> Textauszug:
© JUNGE FREIHEIT Verlag GmbH & Co. KG www.jungefreiheit.de 21/24 / 17. Mai 2024

Ausbruch aus der Selbstsucht
Patriotismus: Ernst Moritz Arndt und Caspar David Friedrich im Widerstand gegen Deutschlands innere und äußere Feinde
Wolfgang Müller

Die 1806 errichtete französische Fremdherrschaft auf dem Territorium des gerade aufgelösten Heiligen Römischen Reiches Deutscher Nation, die sie bis 1815 brechenden Befreiungskriege und die darauf folgende „Restauration“ monarchischer Macht sind die zentralen Erfahrungen im geistigen, künstlerischen und politischen Leben des Publizisten Ernst Moritz Arndt und des knapp fünf Jahre jüngeren Landschaftsmalers Caspar David Friedrich. Während dieser Befund in der Arndt-Forschung zum Klischee vom „Sänger des Befreiungskrieges“ gerann, wurde die Biographie seines pommerschen Landsmanns weit weniger eng mit dem napoleonisch imprägnierten Epochenwandel verklammert. 

Vielmehr blieb der persönliche Anteil, den Friedrich am Zeitgeschehen nahm und ebenso dessen „vaterländische“ Spiegelung im Werk des Künstlers selbst während der ultranationalistisch getönten Rezeptionsphase ab 1933 eher unterbelichtet. Und nach 1945 ging zumindest die westdeutsche, lange im Fahrwasser Helmut Börsch-Supans, ihres inzwischen 91jährigen Nestors, segelnde Friedrich-Forschung diesen im Œuvre dicht gesäten „patriotischen Elementen peinlichst aus dem Weg“ (Jost Hermand). Um stattdessen seine Bildmotive auf christliche Allegorien zu reduzieren oder ihn zum zeitenthobenen Vorläufer des Kubismus und Expressionismus zu verbiegen. Nur in der DDR, wo die Erinnerung an die Befreiungskriege schon wegen der 1813 geschlossenen „deutsch-russischen Waffenbrüderschaft“ zum „nationalen Erbe“ zählte, galt der mittlerweile zum „bedeutendsten Landschaftsmaler aller Zeiten“ aufgerückte Greifswalder Handwerkersohn neben Ernst Moritz Arndt als „aufrechter Demokrat“, als verehrungswürdiger Streiter für die innere und äußere Freiheit des deutschen Volkes.

> Extrahiertes Material:
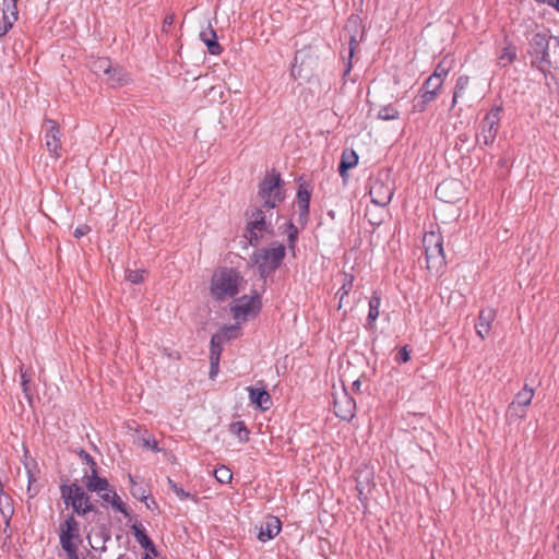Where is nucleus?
I'll use <instances>...</instances> for the list:
<instances>
[{"label":"nucleus","instance_id":"1","mask_svg":"<svg viewBox=\"0 0 559 559\" xmlns=\"http://www.w3.org/2000/svg\"><path fill=\"white\" fill-rule=\"evenodd\" d=\"M243 284V277L231 267H219L214 271L211 283L210 293L211 296L218 300L224 301L226 299L235 297Z\"/></svg>","mask_w":559,"mask_h":559},{"label":"nucleus","instance_id":"2","mask_svg":"<svg viewBox=\"0 0 559 559\" xmlns=\"http://www.w3.org/2000/svg\"><path fill=\"white\" fill-rule=\"evenodd\" d=\"M258 197L263 209L266 210L275 209L284 201L285 192L280 173L275 170L266 173L259 183Z\"/></svg>","mask_w":559,"mask_h":559},{"label":"nucleus","instance_id":"3","mask_svg":"<svg viewBox=\"0 0 559 559\" xmlns=\"http://www.w3.org/2000/svg\"><path fill=\"white\" fill-rule=\"evenodd\" d=\"M427 269L431 274H438L445 265L443 239L440 233L428 231L423 237Z\"/></svg>","mask_w":559,"mask_h":559},{"label":"nucleus","instance_id":"4","mask_svg":"<svg viewBox=\"0 0 559 559\" xmlns=\"http://www.w3.org/2000/svg\"><path fill=\"white\" fill-rule=\"evenodd\" d=\"M284 257L285 247L282 243L274 242L269 248L257 250L252 254V261L261 276L265 277L281 265Z\"/></svg>","mask_w":559,"mask_h":559},{"label":"nucleus","instance_id":"5","mask_svg":"<svg viewBox=\"0 0 559 559\" xmlns=\"http://www.w3.org/2000/svg\"><path fill=\"white\" fill-rule=\"evenodd\" d=\"M552 37L554 36H547L545 33H535L528 39L527 53L530 56L531 67L540 71L545 75L548 74V70L538 63L540 60L538 57L544 53V60L547 63L548 60H552Z\"/></svg>","mask_w":559,"mask_h":559},{"label":"nucleus","instance_id":"6","mask_svg":"<svg viewBox=\"0 0 559 559\" xmlns=\"http://www.w3.org/2000/svg\"><path fill=\"white\" fill-rule=\"evenodd\" d=\"M271 231V222L267 221L263 209H254L247 213L246 235L250 246L257 247L264 234Z\"/></svg>","mask_w":559,"mask_h":559},{"label":"nucleus","instance_id":"7","mask_svg":"<svg viewBox=\"0 0 559 559\" xmlns=\"http://www.w3.org/2000/svg\"><path fill=\"white\" fill-rule=\"evenodd\" d=\"M59 539L62 549L70 559H79L80 524L73 515L68 516L59 526Z\"/></svg>","mask_w":559,"mask_h":559},{"label":"nucleus","instance_id":"8","mask_svg":"<svg viewBox=\"0 0 559 559\" xmlns=\"http://www.w3.org/2000/svg\"><path fill=\"white\" fill-rule=\"evenodd\" d=\"M60 491L64 503L71 506L79 515H85L93 510L88 495L79 485H62Z\"/></svg>","mask_w":559,"mask_h":559},{"label":"nucleus","instance_id":"9","mask_svg":"<svg viewBox=\"0 0 559 559\" xmlns=\"http://www.w3.org/2000/svg\"><path fill=\"white\" fill-rule=\"evenodd\" d=\"M501 106L492 107L480 121V132L477 135V143L486 146L492 145L500 128Z\"/></svg>","mask_w":559,"mask_h":559},{"label":"nucleus","instance_id":"10","mask_svg":"<svg viewBox=\"0 0 559 559\" xmlns=\"http://www.w3.org/2000/svg\"><path fill=\"white\" fill-rule=\"evenodd\" d=\"M261 308L260 297L255 295H245L238 298L231 307L234 319L240 324L249 318L255 317Z\"/></svg>","mask_w":559,"mask_h":559},{"label":"nucleus","instance_id":"11","mask_svg":"<svg viewBox=\"0 0 559 559\" xmlns=\"http://www.w3.org/2000/svg\"><path fill=\"white\" fill-rule=\"evenodd\" d=\"M61 130L57 121L52 119L44 120V141L45 147L53 158H59L62 153Z\"/></svg>","mask_w":559,"mask_h":559},{"label":"nucleus","instance_id":"12","mask_svg":"<svg viewBox=\"0 0 559 559\" xmlns=\"http://www.w3.org/2000/svg\"><path fill=\"white\" fill-rule=\"evenodd\" d=\"M393 183L390 180L374 179L371 181L369 194L374 205L384 209L392 200Z\"/></svg>","mask_w":559,"mask_h":559},{"label":"nucleus","instance_id":"13","mask_svg":"<svg viewBox=\"0 0 559 559\" xmlns=\"http://www.w3.org/2000/svg\"><path fill=\"white\" fill-rule=\"evenodd\" d=\"M534 396V390L527 384L519 391L508 407L507 416L514 418H523L526 414V407L531 404Z\"/></svg>","mask_w":559,"mask_h":559},{"label":"nucleus","instance_id":"14","mask_svg":"<svg viewBox=\"0 0 559 559\" xmlns=\"http://www.w3.org/2000/svg\"><path fill=\"white\" fill-rule=\"evenodd\" d=\"M463 193L462 182L456 179H445L436 188V197L445 203L457 202Z\"/></svg>","mask_w":559,"mask_h":559},{"label":"nucleus","instance_id":"15","mask_svg":"<svg viewBox=\"0 0 559 559\" xmlns=\"http://www.w3.org/2000/svg\"><path fill=\"white\" fill-rule=\"evenodd\" d=\"M85 461L91 466V474L84 476V484L88 491L100 493L107 490L109 483L106 478L99 477L97 473V466L94 459L85 453Z\"/></svg>","mask_w":559,"mask_h":559},{"label":"nucleus","instance_id":"16","mask_svg":"<svg viewBox=\"0 0 559 559\" xmlns=\"http://www.w3.org/2000/svg\"><path fill=\"white\" fill-rule=\"evenodd\" d=\"M355 480L358 498L364 503V501L367 500V496L373 486V469L369 466L358 468L356 471Z\"/></svg>","mask_w":559,"mask_h":559},{"label":"nucleus","instance_id":"17","mask_svg":"<svg viewBox=\"0 0 559 559\" xmlns=\"http://www.w3.org/2000/svg\"><path fill=\"white\" fill-rule=\"evenodd\" d=\"M344 374H345V372L341 373V376H340L342 394H340L337 392V386H336V384H334L333 385V397H334V413H335V415L337 417H340V418H344L345 419L347 417V413H348L347 406L349 404V400H348L347 390H346V386H345V381L343 379Z\"/></svg>","mask_w":559,"mask_h":559},{"label":"nucleus","instance_id":"18","mask_svg":"<svg viewBox=\"0 0 559 559\" xmlns=\"http://www.w3.org/2000/svg\"><path fill=\"white\" fill-rule=\"evenodd\" d=\"M2 19L3 27L0 26V36L4 35L19 19L16 0H3Z\"/></svg>","mask_w":559,"mask_h":559},{"label":"nucleus","instance_id":"19","mask_svg":"<svg viewBox=\"0 0 559 559\" xmlns=\"http://www.w3.org/2000/svg\"><path fill=\"white\" fill-rule=\"evenodd\" d=\"M496 319V310L484 308L479 311L478 321L475 324L476 334L484 340L491 331V324Z\"/></svg>","mask_w":559,"mask_h":559},{"label":"nucleus","instance_id":"20","mask_svg":"<svg viewBox=\"0 0 559 559\" xmlns=\"http://www.w3.org/2000/svg\"><path fill=\"white\" fill-rule=\"evenodd\" d=\"M281 528L282 524L280 519L276 516H269L265 523L260 527L258 539L262 543H265L277 536L281 532Z\"/></svg>","mask_w":559,"mask_h":559},{"label":"nucleus","instance_id":"21","mask_svg":"<svg viewBox=\"0 0 559 559\" xmlns=\"http://www.w3.org/2000/svg\"><path fill=\"white\" fill-rule=\"evenodd\" d=\"M252 404L262 411H267L272 406V399L265 389L247 388Z\"/></svg>","mask_w":559,"mask_h":559},{"label":"nucleus","instance_id":"22","mask_svg":"<svg viewBox=\"0 0 559 559\" xmlns=\"http://www.w3.org/2000/svg\"><path fill=\"white\" fill-rule=\"evenodd\" d=\"M201 40L206 45L207 50L211 55L218 56L222 53L223 49L217 41L216 32L213 29L211 25H209L205 29L200 33Z\"/></svg>","mask_w":559,"mask_h":559},{"label":"nucleus","instance_id":"23","mask_svg":"<svg viewBox=\"0 0 559 559\" xmlns=\"http://www.w3.org/2000/svg\"><path fill=\"white\" fill-rule=\"evenodd\" d=\"M311 190L308 183L302 182L299 185L296 203L300 211V216L307 218L309 213Z\"/></svg>","mask_w":559,"mask_h":559},{"label":"nucleus","instance_id":"24","mask_svg":"<svg viewBox=\"0 0 559 559\" xmlns=\"http://www.w3.org/2000/svg\"><path fill=\"white\" fill-rule=\"evenodd\" d=\"M132 531H133V535H134L136 542L141 545V547L144 548L145 550H147L153 556H157V550H156L152 539L145 533V530L142 527V525L133 524Z\"/></svg>","mask_w":559,"mask_h":559},{"label":"nucleus","instance_id":"25","mask_svg":"<svg viewBox=\"0 0 559 559\" xmlns=\"http://www.w3.org/2000/svg\"><path fill=\"white\" fill-rule=\"evenodd\" d=\"M552 60H548V63L544 60L545 55H540L538 57L540 60L538 63L542 67H545L546 70H548V73H550L551 70L559 71V37H552Z\"/></svg>","mask_w":559,"mask_h":559},{"label":"nucleus","instance_id":"26","mask_svg":"<svg viewBox=\"0 0 559 559\" xmlns=\"http://www.w3.org/2000/svg\"><path fill=\"white\" fill-rule=\"evenodd\" d=\"M106 82L110 86H122L130 82L129 74L119 67L111 66V73L106 75Z\"/></svg>","mask_w":559,"mask_h":559},{"label":"nucleus","instance_id":"27","mask_svg":"<svg viewBox=\"0 0 559 559\" xmlns=\"http://www.w3.org/2000/svg\"><path fill=\"white\" fill-rule=\"evenodd\" d=\"M223 341H214V335L211 340V349H210V360H211V371L210 374L213 378L218 371L219 357L222 353V344Z\"/></svg>","mask_w":559,"mask_h":559},{"label":"nucleus","instance_id":"28","mask_svg":"<svg viewBox=\"0 0 559 559\" xmlns=\"http://www.w3.org/2000/svg\"><path fill=\"white\" fill-rule=\"evenodd\" d=\"M0 512L8 525L14 514V507L12 498L3 492L0 493Z\"/></svg>","mask_w":559,"mask_h":559},{"label":"nucleus","instance_id":"29","mask_svg":"<svg viewBox=\"0 0 559 559\" xmlns=\"http://www.w3.org/2000/svg\"><path fill=\"white\" fill-rule=\"evenodd\" d=\"M516 59V47L513 44H507L498 56L501 67H507Z\"/></svg>","mask_w":559,"mask_h":559},{"label":"nucleus","instance_id":"30","mask_svg":"<svg viewBox=\"0 0 559 559\" xmlns=\"http://www.w3.org/2000/svg\"><path fill=\"white\" fill-rule=\"evenodd\" d=\"M240 335V328L237 323L236 325L224 326L218 333L214 334V341H229L231 338H237Z\"/></svg>","mask_w":559,"mask_h":559},{"label":"nucleus","instance_id":"31","mask_svg":"<svg viewBox=\"0 0 559 559\" xmlns=\"http://www.w3.org/2000/svg\"><path fill=\"white\" fill-rule=\"evenodd\" d=\"M229 431L235 435L240 442H248L250 431L248 430L246 424L241 420L231 423L229 425Z\"/></svg>","mask_w":559,"mask_h":559},{"label":"nucleus","instance_id":"32","mask_svg":"<svg viewBox=\"0 0 559 559\" xmlns=\"http://www.w3.org/2000/svg\"><path fill=\"white\" fill-rule=\"evenodd\" d=\"M468 84L469 78L467 75H461L457 78L453 92L452 107L455 106L459 98L463 97L466 88L468 87Z\"/></svg>","mask_w":559,"mask_h":559},{"label":"nucleus","instance_id":"33","mask_svg":"<svg viewBox=\"0 0 559 559\" xmlns=\"http://www.w3.org/2000/svg\"><path fill=\"white\" fill-rule=\"evenodd\" d=\"M91 68L97 75H107L111 73V61L107 58H97L92 62Z\"/></svg>","mask_w":559,"mask_h":559},{"label":"nucleus","instance_id":"34","mask_svg":"<svg viewBox=\"0 0 559 559\" xmlns=\"http://www.w3.org/2000/svg\"><path fill=\"white\" fill-rule=\"evenodd\" d=\"M380 304H381V299L376 294H373L369 298V300H368V306H369L368 322L369 323L374 322L377 320V318L379 317Z\"/></svg>","mask_w":559,"mask_h":559},{"label":"nucleus","instance_id":"35","mask_svg":"<svg viewBox=\"0 0 559 559\" xmlns=\"http://www.w3.org/2000/svg\"><path fill=\"white\" fill-rule=\"evenodd\" d=\"M400 116L399 110L393 105H386L379 109L378 118L382 120H394Z\"/></svg>","mask_w":559,"mask_h":559},{"label":"nucleus","instance_id":"36","mask_svg":"<svg viewBox=\"0 0 559 559\" xmlns=\"http://www.w3.org/2000/svg\"><path fill=\"white\" fill-rule=\"evenodd\" d=\"M27 495L29 498H34L39 492V486L37 484V477L31 469L27 468Z\"/></svg>","mask_w":559,"mask_h":559},{"label":"nucleus","instance_id":"37","mask_svg":"<svg viewBox=\"0 0 559 559\" xmlns=\"http://www.w3.org/2000/svg\"><path fill=\"white\" fill-rule=\"evenodd\" d=\"M214 477L221 484H228L233 479V473L228 467L221 466L219 468L214 471Z\"/></svg>","mask_w":559,"mask_h":559},{"label":"nucleus","instance_id":"38","mask_svg":"<svg viewBox=\"0 0 559 559\" xmlns=\"http://www.w3.org/2000/svg\"><path fill=\"white\" fill-rule=\"evenodd\" d=\"M145 270H128L126 272V280L132 284H140L145 280Z\"/></svg>","mask_w":559,"mask_h":559},{"label":"nucleus","instance_id":"39","mask_svg":"<svg viewBox=\"0 0 559 559\" xmlns=\"http://www.w3.org/2000/svg\"><path fill=\"white\" fill-rule=\"evenodd\" d=\"M450 63H448L444 59L438 63L433 73L431 76L436 78L437 80H444V78L448 75L450 71Z\"/></svg>","mask_w":559,"mask_h":559},{"label":"nucleus","instance_id":"40","mask_svg":"<svg viewBox=\"0 0 559 559\" xmlns=\"http://www.w3.org/2000/svg\"><path fill=\"white\" fill-rule=\"evenodd\" d=\"M130 481L132 484L131 486V493L134 498H136L140 501H144L147 498L146 490L144 487L138 485L131 476H129Z\"/></svg>","mask_w":559,"mask_h":559},{"label":"nucleus","instance_id":"41","mask_svg":"<svg viewBox=\"0 0 559 559\" xmlns=\"http://www.w3.org/2000/svg\"><path fill=\"white\" fill-rule=\"evenodd\" d=\"M443 83L442 80H437L433 76H429L423 84L421 87L426 90H430L432 92L439 93L440 88L442 87Z\"/></svg>","mask_w":559,"mask_h":559},{"label":"nucleus","instance_id":"42","mask_svg":"<svg viewBox=\"0 0 559 559\" xmlns=\"http://www.w3.org/2000/svg\"><path fill=\"white\" fill-rule=\"evenodd\" d=\"M349 169V157L347 155V150H345L342 154L338 171L343 177L344 181H346L347 170Z\"/></svg>","mask_w":559,"mask_h":559},{"label":"nucleus","instance_id":"43","mask_svg":"<svg viewBox=\"0 0 559 559\" xmlns=\"http://www.w3.org/2000/svg\"><path fill=\"white\" fill-rule=\"evenodd\" d=\"M168 485L170 489L176 493V496L181 499H189L191 496L189 492H186L181 487H179L174 480L168 479Z\"/></svg>","mask_w":559,"mask_h":559},{"label":"nucleus","instance_id":"44","mask_svg":"<svg viewBox=\"0 0 559 559\" xmlns=\"http://www.w3.org/2000/svg\"><path fill=\"white\" fill-rule=\"evenodd\" d=\"M297 236H298L297 227L294 224L289 223L288 224V245L292 250H294L295 242L297 240Z\"/></svg>","mask_w":559,"mask_h":559},{"label":"nucleus","instance_id":"45","mask_svg":"<svg viewBox=\"0 0 559 559\" xmlns=\"http://www.w3.org/2000/svg\"><path fill=\"white\" fill-rule=\"evenodd\" d=\"M110 504L117 511L123 513L124 515H128L127 507L117 493L115 495V498H112V500L110 501Z\"/></svg>","mask_w":559,"mask_h":559},{"label":"nucleus","instance_id":"46","mask_svg":"<svg viewBox=\"0 0 559 559\" xmlns=\"http://www.w3.org/2000/svg\"><path fill=\"white\" fill-rule=\"evenodd\" d=\"M437 96H438V93L432 92L430 90H426L424 87H421L419 91V97L423 98L424 103H427V104L433 102Z\"/></svg>","mask_w":559,"mask_h":559},{"label":"nucleus","instance_id":"47","mask_svg":"<svg viewBox=\"0 0 559 559\" xmlns=\"http://www.w3.org/2000/svg\"><path fill=\"white\" fill-rule=\"evenodd\" d=\"M395 360L399 364H404V362H407L409 360V350L407 349L406 346L402 347L399 350V353L396 354Z\"/></svg>","mask_w":559,"mask_h":559},{"label":"nucleus","instance_id":"48","mask_svg":"<svg viewBox=\"0 0 559 559\" xmlns=\"http://www.w3.org/2000/svg\"><path fill=\"white\" fill-rule=\"evenodd\" d=\"M90 231H91V227L86 224H83V225L78 226L74 229L73 235L75 238H81V237L87 235Z\"/></svg>","mask_w":559,"mask_h":559},{"label":"nucleus","instance_id":"49","mask_svg":"<svg viewBox=\"0 0 559 559\" xmlns=\"http://www.w3.org/2000/svg\"><path fill=\"white\" fill-rule=\"evenodd\" d=\"M174 23H175V14L174 13L167 14L163 21V32L167 33Z\"/></svg>","mask_w":559,"mask_h":559},{"label":"nucleus","instance_id":"50","mask_svg":"<svg viewBox=\"0 0 559 559\" xmlns=\"http://www.w3.org/2000/svg\"><path fill=\"white\" fill-rule=\"evenodd\" d=\"M99 497L103 499V501L110 503L112 498H115L116 491L110 489V486L107 487V490H104L103 492L98 493Z\"/></svg>","mask_w":559,"mask_h":559},{"label":"nucleus","instance_id":"51","mask_svg":"<svg viewBox=\"0 0 559 559\" xmlns=\"http://www.w3.org/2000/svg\"><path fill=\"white\" fill-rule=\"evenodd\" d=\"M427 105L428 104L424 103V99L419 97L417 100L414 102L413 110L416 112H423L426 109Z\"/></svg>","mask_w":559,"mask_h":559},{"label":"nucleus","instance_id":"52","mask_svg":"<svg viewBox=\"0 0 559 559\" xmlns=\"http://www.w3.org/2000/svg\"><path fill=\"white\" fill-rule=\"evenodd\" d=\"M21 379H22L23 390H24V392H26L28 390L29 378L27 377L26 372L23 371L22 368H21Z\"/></svg>","mask_w":559,"mask_h":559},{"label":"nucleus","instance_id":"53","mask_svg":"<svg viewBox=\"0 0 559 559\" xmlns=\"http://www.w3.org/2000/svg\"><path fill=\"white\" fill-rule=\"evenodd\" d=\"M337 295H340V305H338V309L342 308V304H343V300L345 298V296L347 295V290L345 288V285H343L340 290L337 292Z\"/></svg>","mask_w":559,"mask_h":559},{"label":"nucleus","instance_id":"54","mask_svg":"<svg viewBox=\"0 0 559 559\" xmlns=\"http://www.w3.org/2000/svg\"><path fill=\"white\" fill-rule=\"evenodd\" d=\"M144 445L147 447V448H151L152 450L154 451H159L158 447H157V441L155 439L153 440H144Z\"/></svg>","mask_w":559,"mask_h":559},{"label":"nucleus","instance_id":"55","mask_svg":"<svg viewBox=\"0 0 559 559\" xmlns=\"http://www.w3.org/2000/svg\"><path fill=\"white\" fill-rule=\"evenodd\" d=\"M358 159L359 157L357 153L354 150H352V168H354L358 164Z\"/></svg>","mask_w":559,"mask_h":559},{"label":"nucleus","instance_id":"56","mask_svg":"<svg viewBox=\"0 0 559 559\" xmlns=\"http://www.w3.org/2000/svg\"><path fill=\"white\" fill-rule=\"evenodd\" d=\"M360 388V381L359 380H356L354 382H352V390L353 391H358Z\"/></svg>","mask_w":559,"mask_h":559},{"label":"nucleus","instance_id":"57","mask_svg":"<svg viewBox=\"0 0 559 559\" xmlns=\"http://www.w3.org/2000/svg\"><path fill=\"white\" fill-rule=\"evenodd\" d=\"M550 3L559 12V0H550Z\"/></svg>","mask_w":559,"mask_h":559},{"label":"nucleus","instance_id":"58","mask_svg":"<svg viewBox=\"0 0 559 559\" xmlns=\"http://www.w3.org/2000/svg\"><path fill=\"white\" fill-rule=\"evenodd\" d=\"M355 43H356L355 36L352 35V52H350L352 59L354 58V55H355V47H354Z\"/></svg>","mask_w":559,"mask_h":559},{"label":"nucleus","instance_id":"59","mask_svg":"<svg viewBox=\"0 0 559 559\" xmlns=\"http://www.w3.org/2000/svg\"><path fill=\"white\" fill-rule=\"evenodd\" d=\"M369 222L372 224V225H379L381 224L382 222V218H369Z\"/></svg>","mask_w":559,"mask_h":559},{"label":"nucleus","instance_id":"60","mask_svg":"<svg viewBox=\"0 0 559 559\" xmlns=\"http://www.w3.org/2000/svg\"><path fill=\"white\" fill-rule=\"evenodd\" d=\"M358 20H359V17H354V16L352 15L350 23H352V24H356Z\"/></svg>","mask_w":559,"mask_h":559},{"label":"nucleus","instance_id":"61","mask_svg":"<svg viewBox=\"0 0 559 559\" xmlns=\"http://www.w3.org/2000/svg\"><path fill=\"white\" fill-rule=\"evenodd\" d=\"M349 73V64L347 66V68L344 70V75L348 74Z\"/></svg>","mask_w":559,"mask_h":559},{"label":"nucleus","instance_id":"62","mask_svg":"<svg viewBox=\"0 0 559 559\" xmlns=\"http://www.w3.org/2000/svg\"><path fill=\"white\" fill-rule=\"evenodd\" d=\"M143 559H153L148 555H145Z\"/></svg>","mask_w":559,"mask_h":559}]
</instances>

> Gestellte Aufgaben:
- a) Bitte entnehmen Sie dem Textauszug wörtlich die Stelle, die bei den Worten „Ausbruch aus der“ beginnt und nach den Worten „imprägnierten Epochenwandel verklammert.“ endet.
- b) Erklären Sie anhand des Textauszugs, warum die Erinnerung an die Befreiungskriege in der DDR zum „nationalen Erbe“ zählte.
Das Material wird hier nicht gebraucht.

> Gelöste Aufgaben:
- a)
Ausbruch aus der Selbstsucht
Patriotismus: Ernst Moritz Arndt und Caspar David Friedrich im Widerstand gegen Deutschlands innere und äußere Feinde
Wolfgang Müller

Die 1806 errichtete französische Fremdherrschaft auf dem Territorium des gerade aufgelösten Heiligen Römischen Reiches Deutscher Nation, die sie bis 1815 brechenden Befreiungskriege und die darauf folgende „Restauration“ monarchischer Macht sind die zentralen Erfahrungen im geistigen, künstlerischen und politischen Leben des Publizisten Ernst Moritz Arndt und des knapp fünf Jahre jüngeren Landschaftsmalers Caspar David Friedrich. Während dieser Befund in der Arndt-Forschung zum Klischee vom „Sänger des Befreiungskrieges“ gerann, wurde die Biographie seines pommerschen Landsmanns weit weniger eng mit dem napoleonisch imprägnierten Epochenwandel verklammert.

- b) Die Erinnerung an die Befreiungskriege zählte in der DDR schon wegen der 1813 geschlossenen „deutsch-russischen Waffenbrüderschaft“ zum „nationalen Erbe“.